G4S boss Ashley Almazna pocketed a £648,000 bonus from the scandal-hit firm for 2013, despite his admission that it had been an "extremely challenging year".
That comes on top of his £1.194m (€1.45m, $1.2m) annual fixed pay, which includes benefits and pension contributions. His basic salary alone is £890,000.
This is in spite of weaker financial results, an ongoing criminal investigation into the business by the UK's Serious Fraud Office (SFO) over its electronic tagging contract with the Ministry of Justice, and a number of damaging scandals across the world.
Almanza took over as chief executive in June 2013, just a month after being appointed chief financial officer.
His predecessor, Nick Buckles, stepped down amid criticism over G4S's failure to meet its contract to provide security for the London 2012 Olympic Games in a high profile corporate blunder.
In December 2013, G4S agreed to repay the UK government £108.9m for overcharging taxpayers on its tagging contract. It had billed the MoJ for the tagging of some criminals who were dead or in prison.
The firm is also under pressure over its contract with the Australian government to run the Manus Island detention centre for asylum seekers in Papua New Guinea. An Iranian man was killed at the camp and riots have broken out. An independent investigation is underway.
Towards the end of 2013 allegations surfaced of abuse and torture by staff at South Africa's tough Mangaung prison, run by G4S. The company denies the claims.
Three of the company's former staff are also facing a manslaughter trial over the death of a 46-year-old Angolan man being deported from the UK in 2010. Jimmy Mubenga was restrained by the three security staff who were escorting him back to Angola before he died on the plane.

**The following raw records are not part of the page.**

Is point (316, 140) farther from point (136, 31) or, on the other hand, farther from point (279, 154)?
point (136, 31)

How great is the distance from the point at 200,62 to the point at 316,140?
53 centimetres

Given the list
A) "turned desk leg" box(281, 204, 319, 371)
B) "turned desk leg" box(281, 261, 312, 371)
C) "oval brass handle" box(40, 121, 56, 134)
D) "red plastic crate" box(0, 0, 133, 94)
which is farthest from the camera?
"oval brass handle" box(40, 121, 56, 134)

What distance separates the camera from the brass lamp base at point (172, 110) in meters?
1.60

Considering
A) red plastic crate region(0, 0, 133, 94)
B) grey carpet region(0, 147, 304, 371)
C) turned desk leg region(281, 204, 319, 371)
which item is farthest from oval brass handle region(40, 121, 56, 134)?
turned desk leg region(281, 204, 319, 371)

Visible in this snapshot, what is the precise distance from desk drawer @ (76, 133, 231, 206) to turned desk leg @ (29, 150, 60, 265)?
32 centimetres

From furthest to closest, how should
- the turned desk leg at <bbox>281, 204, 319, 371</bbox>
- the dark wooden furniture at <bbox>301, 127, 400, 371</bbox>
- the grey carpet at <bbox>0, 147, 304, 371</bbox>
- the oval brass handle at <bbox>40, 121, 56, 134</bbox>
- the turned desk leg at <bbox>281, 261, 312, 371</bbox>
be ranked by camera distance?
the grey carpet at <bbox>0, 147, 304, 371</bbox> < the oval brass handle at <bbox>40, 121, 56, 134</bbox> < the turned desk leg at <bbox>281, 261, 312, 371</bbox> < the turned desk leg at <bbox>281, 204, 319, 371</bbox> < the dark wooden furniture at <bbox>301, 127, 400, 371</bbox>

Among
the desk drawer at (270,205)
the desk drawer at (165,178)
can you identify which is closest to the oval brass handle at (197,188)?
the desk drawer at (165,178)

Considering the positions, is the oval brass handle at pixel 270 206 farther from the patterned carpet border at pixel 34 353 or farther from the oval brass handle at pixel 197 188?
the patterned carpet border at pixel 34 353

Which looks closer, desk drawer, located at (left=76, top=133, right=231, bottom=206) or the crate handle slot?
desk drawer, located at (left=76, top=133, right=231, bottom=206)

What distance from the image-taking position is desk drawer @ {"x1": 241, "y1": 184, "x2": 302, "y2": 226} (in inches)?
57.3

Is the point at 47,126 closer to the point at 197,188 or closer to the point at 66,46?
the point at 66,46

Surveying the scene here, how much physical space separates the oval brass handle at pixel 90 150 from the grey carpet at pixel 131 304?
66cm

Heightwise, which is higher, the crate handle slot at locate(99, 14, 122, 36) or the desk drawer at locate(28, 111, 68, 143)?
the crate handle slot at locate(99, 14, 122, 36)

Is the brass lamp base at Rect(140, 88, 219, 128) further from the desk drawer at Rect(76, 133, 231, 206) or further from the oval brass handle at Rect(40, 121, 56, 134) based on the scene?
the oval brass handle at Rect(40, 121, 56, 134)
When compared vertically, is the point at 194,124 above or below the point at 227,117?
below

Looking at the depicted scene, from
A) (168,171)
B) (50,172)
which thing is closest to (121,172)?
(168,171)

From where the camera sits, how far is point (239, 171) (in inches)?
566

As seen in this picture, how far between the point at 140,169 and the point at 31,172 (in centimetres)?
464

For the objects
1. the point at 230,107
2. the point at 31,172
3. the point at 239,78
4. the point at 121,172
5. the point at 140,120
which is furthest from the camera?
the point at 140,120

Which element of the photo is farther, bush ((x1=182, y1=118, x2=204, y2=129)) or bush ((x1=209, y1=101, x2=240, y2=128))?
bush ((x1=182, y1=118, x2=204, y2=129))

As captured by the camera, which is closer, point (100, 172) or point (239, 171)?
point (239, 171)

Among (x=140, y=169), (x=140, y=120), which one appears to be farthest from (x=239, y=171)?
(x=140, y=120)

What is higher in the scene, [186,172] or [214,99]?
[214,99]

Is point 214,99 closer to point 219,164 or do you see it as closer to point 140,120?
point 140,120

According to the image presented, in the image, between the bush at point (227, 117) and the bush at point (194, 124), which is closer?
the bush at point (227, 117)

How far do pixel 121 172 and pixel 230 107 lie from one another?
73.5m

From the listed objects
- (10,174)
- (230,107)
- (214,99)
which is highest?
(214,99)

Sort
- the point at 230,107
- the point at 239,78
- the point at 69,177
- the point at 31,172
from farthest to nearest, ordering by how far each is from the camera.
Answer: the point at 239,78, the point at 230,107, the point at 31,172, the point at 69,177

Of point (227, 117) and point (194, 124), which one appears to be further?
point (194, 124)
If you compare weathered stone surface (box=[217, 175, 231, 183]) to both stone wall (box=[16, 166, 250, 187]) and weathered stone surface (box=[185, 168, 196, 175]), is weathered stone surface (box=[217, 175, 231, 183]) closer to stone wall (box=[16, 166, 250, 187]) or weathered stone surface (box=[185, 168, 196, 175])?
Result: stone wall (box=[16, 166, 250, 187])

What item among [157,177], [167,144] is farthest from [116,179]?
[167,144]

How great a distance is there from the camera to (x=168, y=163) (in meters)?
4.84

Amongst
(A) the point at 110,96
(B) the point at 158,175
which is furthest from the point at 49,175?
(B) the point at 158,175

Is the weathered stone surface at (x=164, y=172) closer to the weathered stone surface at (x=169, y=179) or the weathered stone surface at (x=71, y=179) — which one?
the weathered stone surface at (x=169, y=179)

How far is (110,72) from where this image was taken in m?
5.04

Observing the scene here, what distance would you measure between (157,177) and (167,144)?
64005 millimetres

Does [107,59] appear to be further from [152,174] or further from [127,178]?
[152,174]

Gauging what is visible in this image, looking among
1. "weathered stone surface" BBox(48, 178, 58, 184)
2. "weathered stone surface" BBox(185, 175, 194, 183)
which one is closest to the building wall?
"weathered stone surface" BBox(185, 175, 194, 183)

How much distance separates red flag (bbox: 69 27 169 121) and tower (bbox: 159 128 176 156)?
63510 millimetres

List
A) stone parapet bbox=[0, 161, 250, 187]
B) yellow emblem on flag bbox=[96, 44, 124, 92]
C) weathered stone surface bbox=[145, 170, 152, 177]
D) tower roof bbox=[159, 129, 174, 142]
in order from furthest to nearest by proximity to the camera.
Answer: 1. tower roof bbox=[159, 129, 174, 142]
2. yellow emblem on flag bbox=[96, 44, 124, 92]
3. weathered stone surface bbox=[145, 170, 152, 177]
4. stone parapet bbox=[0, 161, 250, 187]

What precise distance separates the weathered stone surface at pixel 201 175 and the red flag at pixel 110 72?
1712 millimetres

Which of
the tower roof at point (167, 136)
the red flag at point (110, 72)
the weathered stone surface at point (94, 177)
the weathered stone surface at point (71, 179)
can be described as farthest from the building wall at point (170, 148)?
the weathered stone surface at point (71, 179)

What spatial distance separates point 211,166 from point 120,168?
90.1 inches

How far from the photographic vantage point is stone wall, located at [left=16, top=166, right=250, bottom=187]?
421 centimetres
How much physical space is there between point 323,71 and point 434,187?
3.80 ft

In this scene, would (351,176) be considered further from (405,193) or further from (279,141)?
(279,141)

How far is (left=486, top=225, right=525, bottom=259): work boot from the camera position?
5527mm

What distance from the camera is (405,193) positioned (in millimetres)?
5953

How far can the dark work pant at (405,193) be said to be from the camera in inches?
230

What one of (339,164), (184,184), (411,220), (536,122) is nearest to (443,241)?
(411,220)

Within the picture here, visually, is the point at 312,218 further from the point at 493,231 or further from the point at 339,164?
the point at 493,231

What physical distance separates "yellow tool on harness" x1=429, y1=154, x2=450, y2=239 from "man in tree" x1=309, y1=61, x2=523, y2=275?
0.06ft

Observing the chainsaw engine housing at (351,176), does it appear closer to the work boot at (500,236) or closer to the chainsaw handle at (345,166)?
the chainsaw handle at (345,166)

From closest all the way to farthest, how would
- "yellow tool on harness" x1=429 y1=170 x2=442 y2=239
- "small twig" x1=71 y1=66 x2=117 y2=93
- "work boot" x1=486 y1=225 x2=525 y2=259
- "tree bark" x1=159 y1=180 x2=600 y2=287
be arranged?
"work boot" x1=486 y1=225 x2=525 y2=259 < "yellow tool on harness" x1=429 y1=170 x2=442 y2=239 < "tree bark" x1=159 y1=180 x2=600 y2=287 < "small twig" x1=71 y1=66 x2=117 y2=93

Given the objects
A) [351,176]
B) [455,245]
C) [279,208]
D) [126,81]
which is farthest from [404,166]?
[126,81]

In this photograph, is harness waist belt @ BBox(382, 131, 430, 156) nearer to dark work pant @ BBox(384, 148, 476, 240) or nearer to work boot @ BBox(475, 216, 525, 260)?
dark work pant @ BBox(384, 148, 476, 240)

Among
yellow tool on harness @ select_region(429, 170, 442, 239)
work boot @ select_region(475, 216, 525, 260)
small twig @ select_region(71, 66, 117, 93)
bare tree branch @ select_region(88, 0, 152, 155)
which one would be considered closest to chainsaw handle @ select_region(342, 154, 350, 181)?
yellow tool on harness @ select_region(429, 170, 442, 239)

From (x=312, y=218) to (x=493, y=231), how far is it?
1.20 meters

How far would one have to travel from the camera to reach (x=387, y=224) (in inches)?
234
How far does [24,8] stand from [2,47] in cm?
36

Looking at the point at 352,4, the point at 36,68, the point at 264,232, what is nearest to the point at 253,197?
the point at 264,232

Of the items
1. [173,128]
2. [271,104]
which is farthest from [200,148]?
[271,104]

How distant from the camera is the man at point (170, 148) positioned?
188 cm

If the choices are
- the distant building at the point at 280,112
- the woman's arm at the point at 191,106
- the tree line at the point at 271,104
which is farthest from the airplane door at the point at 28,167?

The company's profits were also down in 2013. Profit before tax and other exceptional items for the year was £442m, a 6% decline. Including special items, such as the UK tagging contract charge, it had fallen 84.6% over the year from £364m to £56m.
G4S said in its annual report that Almanza had met his financial and non-financial targets and so was entitled to the significant bonus.
"He assumed the role of CEO in a time of great uncertainty," said the report.
"The board asked him to focus on identifying root causes of issues that had led to our profi t warning in May and to prioritise the correction of those issues in a sustainable manner.
"We asked him to stay equally balanced on delivering quality underlying operating results that would set the foundation for sustainable growth going forward ... the committee concluded that the underlying PBITA of £442 million, as presented in the results, was 'at target' for the financial portion of his bonus.
"For the portion of his bonus based on non-financial objectives, the committee, and indeed the whole board, was highly satisfied with the rate and pace of progress and the committee therefore awarded him the maximum quantum."